Structure
“Clearly we have not touched the deeper causes of our troubles…. the ultimate source of all these problems is in thought itself, the very thing of which our civilization is most proud, and therefore the one thing that is "hidden" because of our failure seriously to engage with its actual working in our own individual lives and in the life of society."
(David Bohm)
I recently read of a cardiac surgeon who said that 95 per cent of his post-operative patients simply returned to the lifestyle that ‘broke their hearts’.
It’s not an unusual pattern.
In my business, I wonder how many coaching clients or participants on leadership and development programs suffer the same fate as they return to their organisations? Troublesome patterns of power, relationship and identity are resilient and resistant. What is required for people to work with the deeper organisational dynamics they encounter?
As David Bohm says, ultimately, we find ourselves subject to patterns of thought that easily remain hidden, unseen, and continue to structure our lives unless we deliberately bring them into our attention.

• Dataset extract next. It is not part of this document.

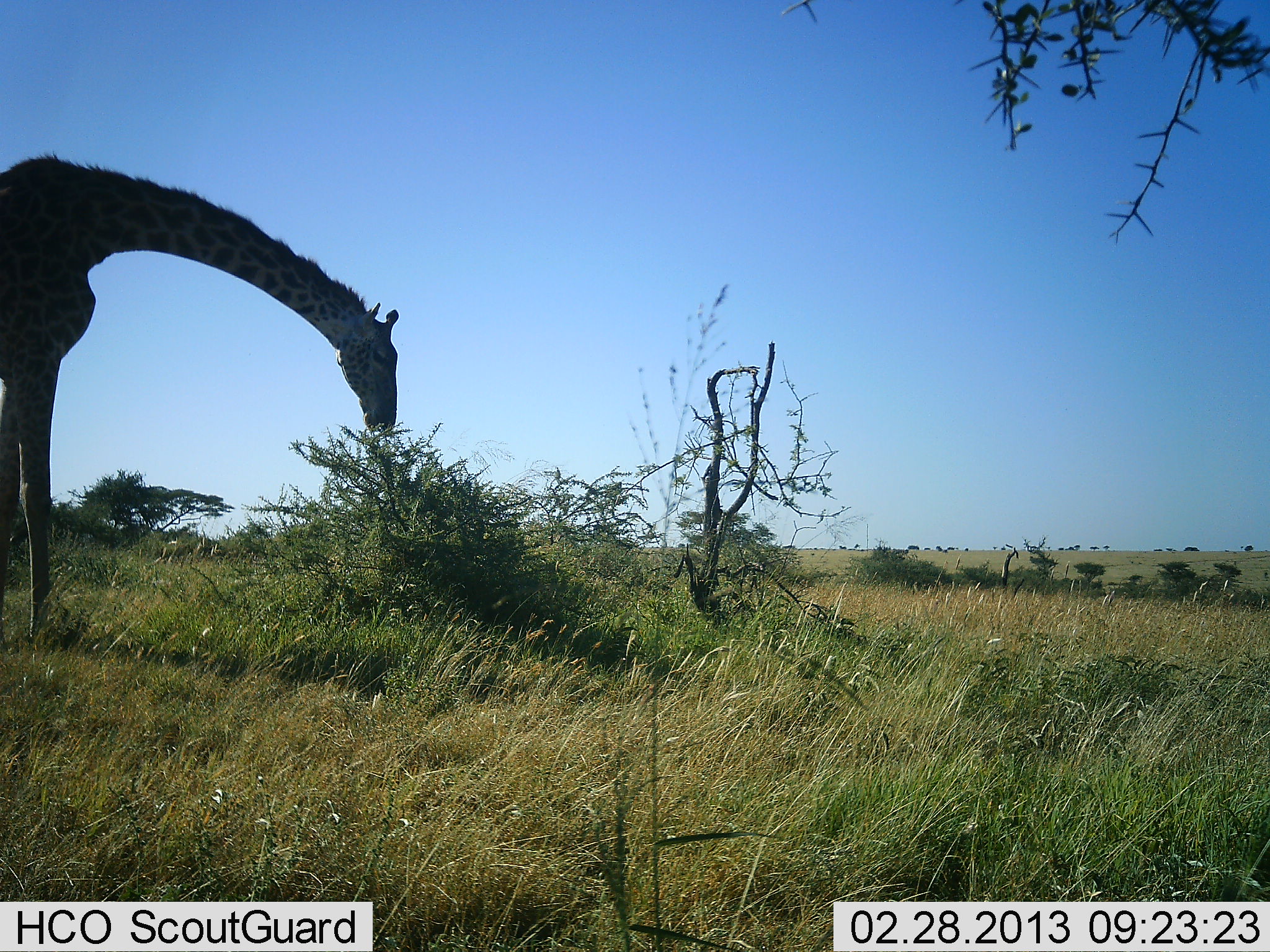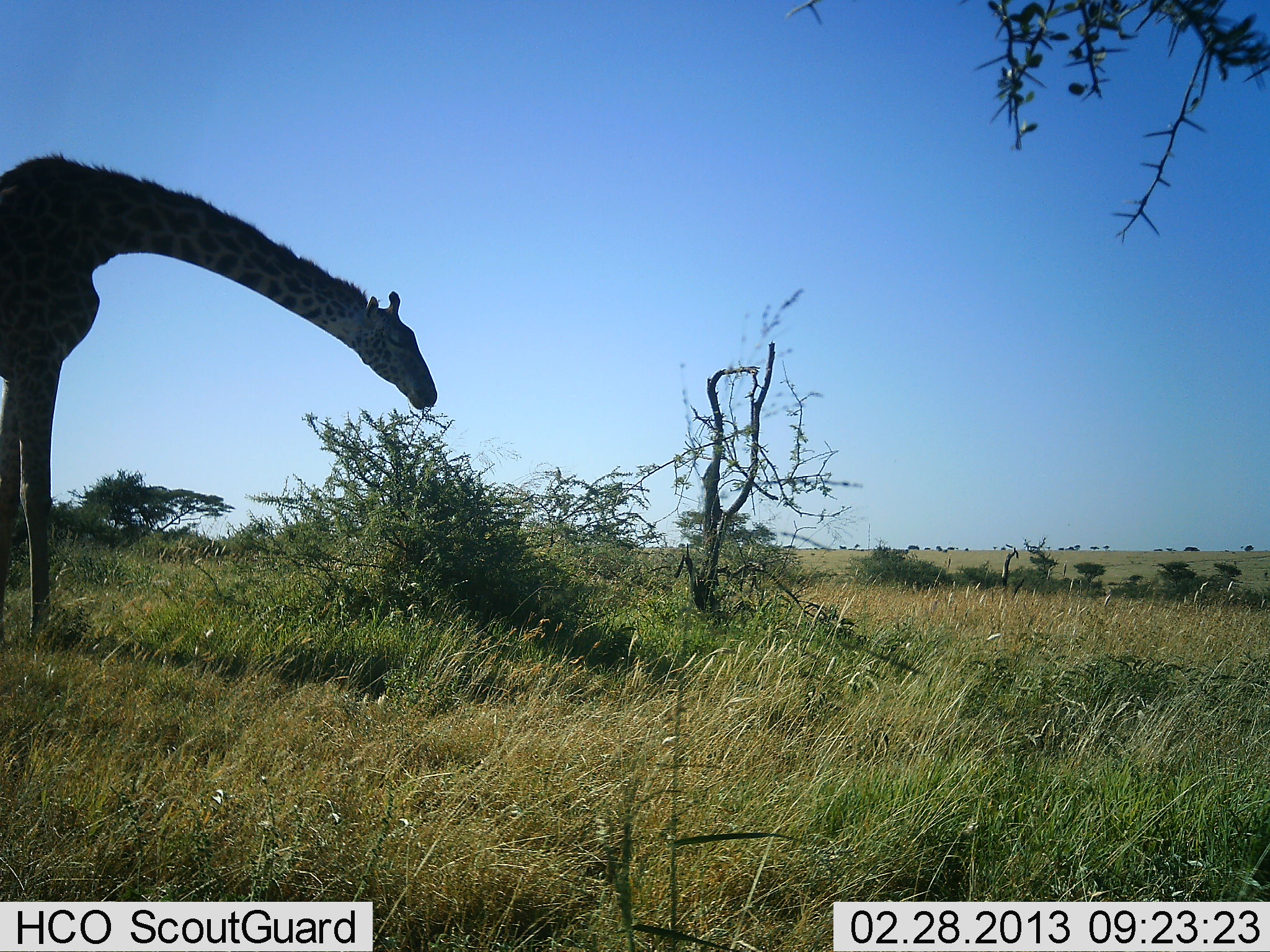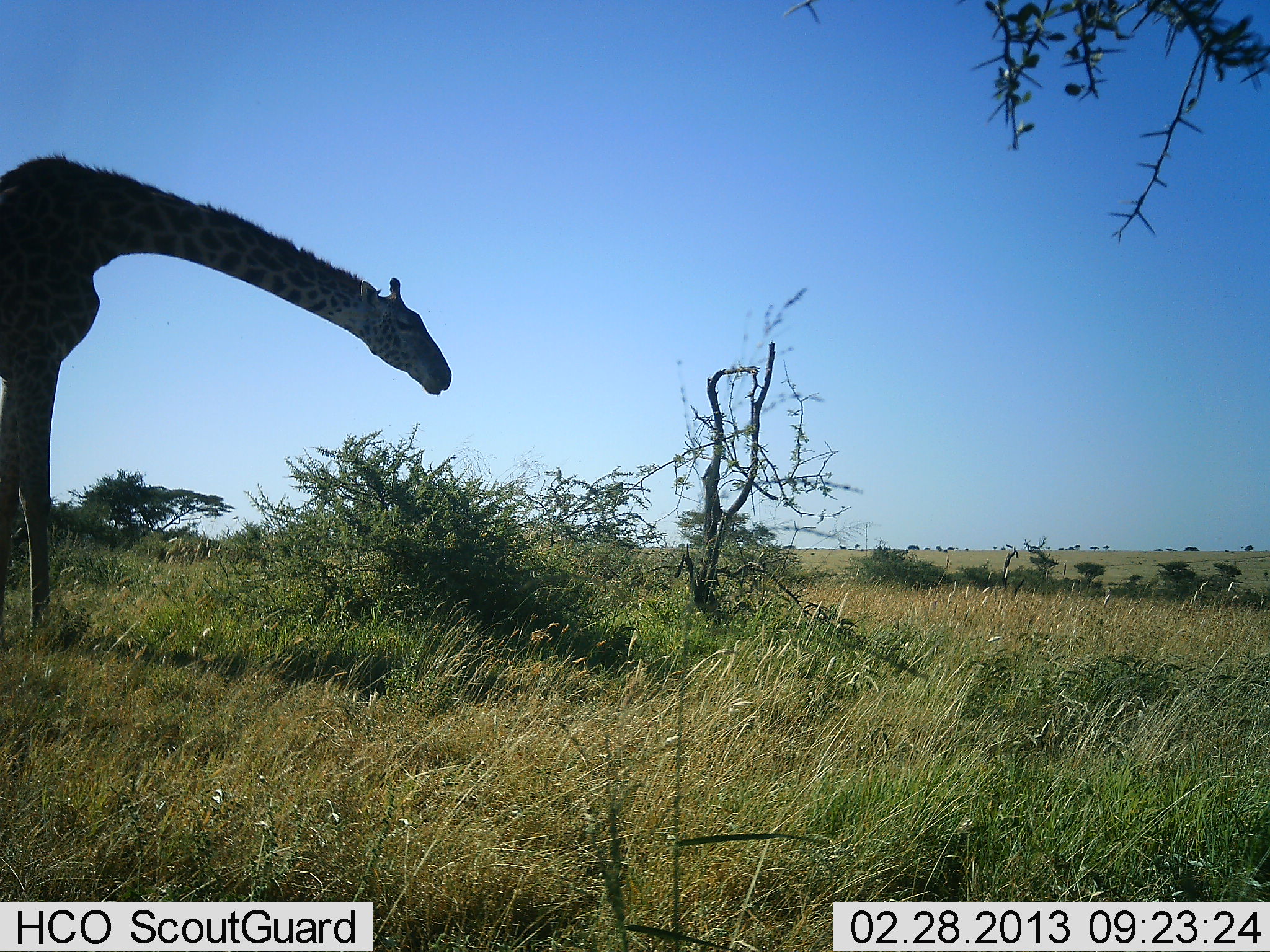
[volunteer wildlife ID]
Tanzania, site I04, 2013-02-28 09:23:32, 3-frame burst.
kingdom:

As we search for some for the ‘deeper causes of our troubles’; the intolerance and fragmentation in our societies and ecologies, it is thinking that brings form to nations, economies, political parties, organisations, groups, cultures, laws and rules. As our thinking defines and exaggerates our differences, the underlying structures of thought become invisible and, forgetting that our similarities easily outweigh our differences, we move towards conflict and break each others’ hearts.
The images I made on my iPhone, of the trailing flowers over a gateway in our garden, were a brief exploration of the beauty and aesthetics of structure. Daily photography and creativity, taking time to stop, stare and attentively appreciate my surroundings has been a discipline that I adopted about a year ago, after my encounter with ‘burnout’.

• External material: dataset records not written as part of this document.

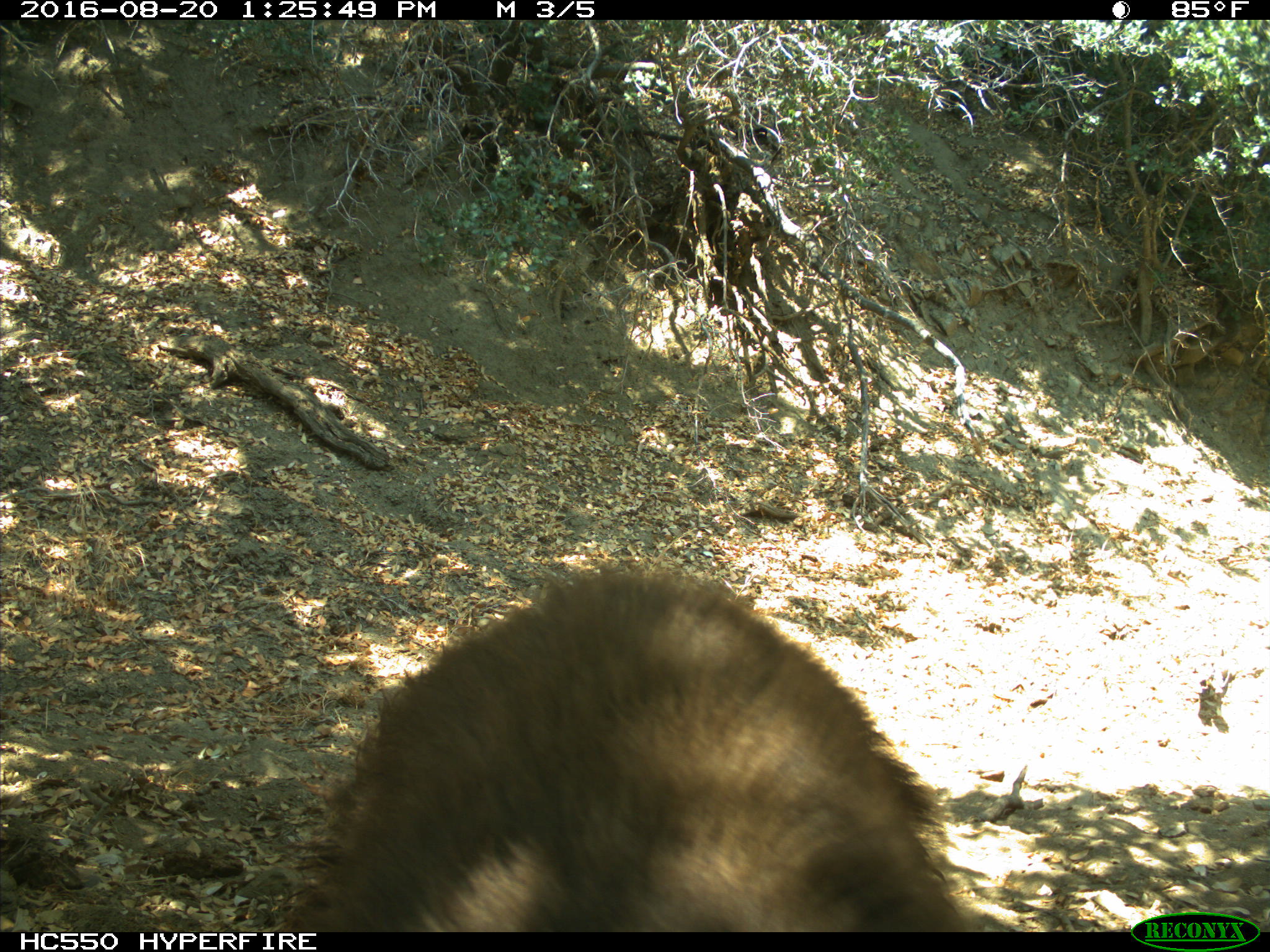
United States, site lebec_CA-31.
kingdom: Animalia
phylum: Chordata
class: Mammalia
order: Carnivora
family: Ursidae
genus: Ursus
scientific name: Ursus americanus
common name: american black bear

It has been a confusing period of recovery and adjustment but the experience has left me sensitised and curious, reflexively asking deeper questions about the mostly opaque assumptions and patterns that inform our work and business lives.
One of those assumptions is that we’re not supposed to stop and stare at the flowers.
There isn’t time.
Yet I have become ever more determined to pause, to stare into the patterns of thought that deeply influence my brief time on this planet. It feels like a radical act.
There are no surprises. My everyday assumptions are mostly based on the fear that I will not be ‘OK’ and manifest themselves in unspoken mantras: work hard, be perfect, fit in, be original, hurry up, and, there isn’t time…
Yet time spent in reflection, individually and collectively, gazing gently into the patterns of our thought is essential if we are to shift the lifestyles that will ultimately break us.
We face ecological and social collapse; the stakes couldn’t be higher.
Let’s take the time. Let’s be radical.
Let’s stop and stare.
Notes:
Take a look at David Bohm’s ‘On Dialogue’ for a fabulous consideration of how we think and impact it has on us. Alternatively, download a copy of ‘Dialogue - a proposal’ by David Bohm, Donald Factor and Peter Garret.
Mark Edwards’ ‘Hard Rain’ project brings the consequences of how we think to life visually. It is both beautiful and deeply disturbing.
I’ve been reading Nicholas Mirzoeff’s ‘How to See the World’ which helps us to understand more of how visual media can change things.